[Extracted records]
----

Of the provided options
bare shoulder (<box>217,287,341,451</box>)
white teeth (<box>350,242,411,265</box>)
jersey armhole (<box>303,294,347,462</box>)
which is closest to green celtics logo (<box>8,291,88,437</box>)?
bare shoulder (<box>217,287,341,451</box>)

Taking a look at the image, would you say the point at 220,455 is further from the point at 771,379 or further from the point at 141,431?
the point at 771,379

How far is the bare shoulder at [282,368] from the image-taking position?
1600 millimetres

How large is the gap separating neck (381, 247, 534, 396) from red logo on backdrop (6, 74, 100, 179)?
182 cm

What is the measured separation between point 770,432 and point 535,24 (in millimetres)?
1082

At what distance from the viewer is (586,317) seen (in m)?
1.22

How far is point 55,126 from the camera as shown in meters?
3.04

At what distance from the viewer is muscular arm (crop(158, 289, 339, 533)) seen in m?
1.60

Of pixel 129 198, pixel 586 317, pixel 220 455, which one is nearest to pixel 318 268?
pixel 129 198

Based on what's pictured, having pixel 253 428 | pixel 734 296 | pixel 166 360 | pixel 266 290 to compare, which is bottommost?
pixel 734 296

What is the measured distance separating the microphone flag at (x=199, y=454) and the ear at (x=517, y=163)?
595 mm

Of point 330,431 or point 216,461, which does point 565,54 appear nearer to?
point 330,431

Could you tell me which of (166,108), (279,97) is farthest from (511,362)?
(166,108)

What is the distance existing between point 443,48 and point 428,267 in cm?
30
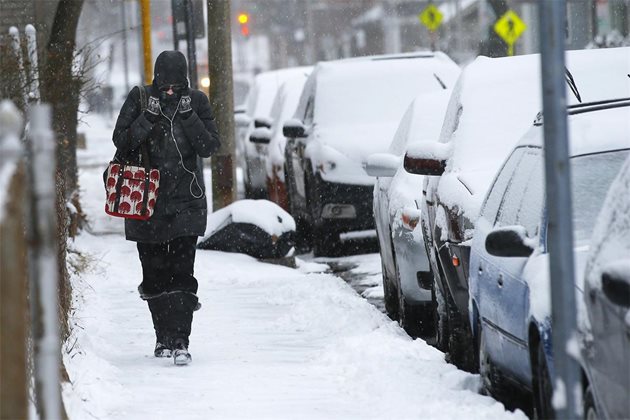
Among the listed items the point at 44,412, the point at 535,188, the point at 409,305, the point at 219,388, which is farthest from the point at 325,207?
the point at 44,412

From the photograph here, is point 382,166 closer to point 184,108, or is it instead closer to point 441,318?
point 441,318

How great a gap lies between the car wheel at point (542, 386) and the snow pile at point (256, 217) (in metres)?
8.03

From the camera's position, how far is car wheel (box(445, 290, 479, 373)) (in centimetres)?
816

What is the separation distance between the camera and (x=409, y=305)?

----

REQUIRED TASK. Leave out the pictures and transcribe everything else exactly.

ANSWER TO THIS PROBLEM.
Of the provided options
bare shoulder (<box>217,287,341,451</box>)
white teeth (<box>350,242,411,265</box>)
jersey armhole (<box>303,294,347,462</box>)
which is closest to green celtics logo (<box>8,291,88,437</box>)?
bare shoulder (<box>217,287,341,451</box>)

Taking a look at the image, would you say the point at 220,455 is further from the point at 771,379 or further from the point at 141,431?
the point at 771,379

How far is the bare shoulder at [282,368] from the image-taking position?
1600 millimetres

How large is the gap separating neck (381, 247, 534, 396) from red logo on backdrop (6, 74, 100, 179)?
182 cm

What is the measured separation between point 770,432 and point 535,24 (in millimetres)?
1082

At what distance from the viewer is (586,317) seen (in m)?
1.22

How far is point 55,126 from the camera as shown in meters?
3.04

At what distance from the viewer is muscular arm (crop(158, 289, 339, 533)) seen in m?
1.60

Of pixel 129 198, pixel 586 317, pixel 220 455, which one is nearest to pixel 318 268?
pixel 129 198

Based on what's pictured, having pixel 253 428 | pixel 734 296 | pixel 166 360 | pixel 266 290 to compare, which is bottommost?
pixel 734 296

What is the measured distance separating the microphone flag at (x=199, y=454) and the ear at (x=517, y=163)?
595 mm

Of point 330,431 or point 216,461, which does point 565,54 appear nearer to?
point 330,431

Could you tell me which of (166,108), (279,97) is farthest from (511,362)?
(166,108)

What is the distance existing between point 443,48 and point 428,267 in cm?
30
Among the listed items the point at 44,412, the point at 535,188, the point at 409,305, the point at 219,388, which is farthest from the point at 325,207?
the point at 44,412

From the photograph here, is point 382,166 closer to point 184,108, or is it instead closer to point 441,318?
point 441,318

How great a gap lies between the car wheel at point (542, 386) and the snow pile at point (256, 217) (in metres)?
8.03

From the camera's position, how far is car wheel (box(445, 290, 479, 373)) (in centimetres)?
816

What is the separation distance between the camera and (x=409, y=305)?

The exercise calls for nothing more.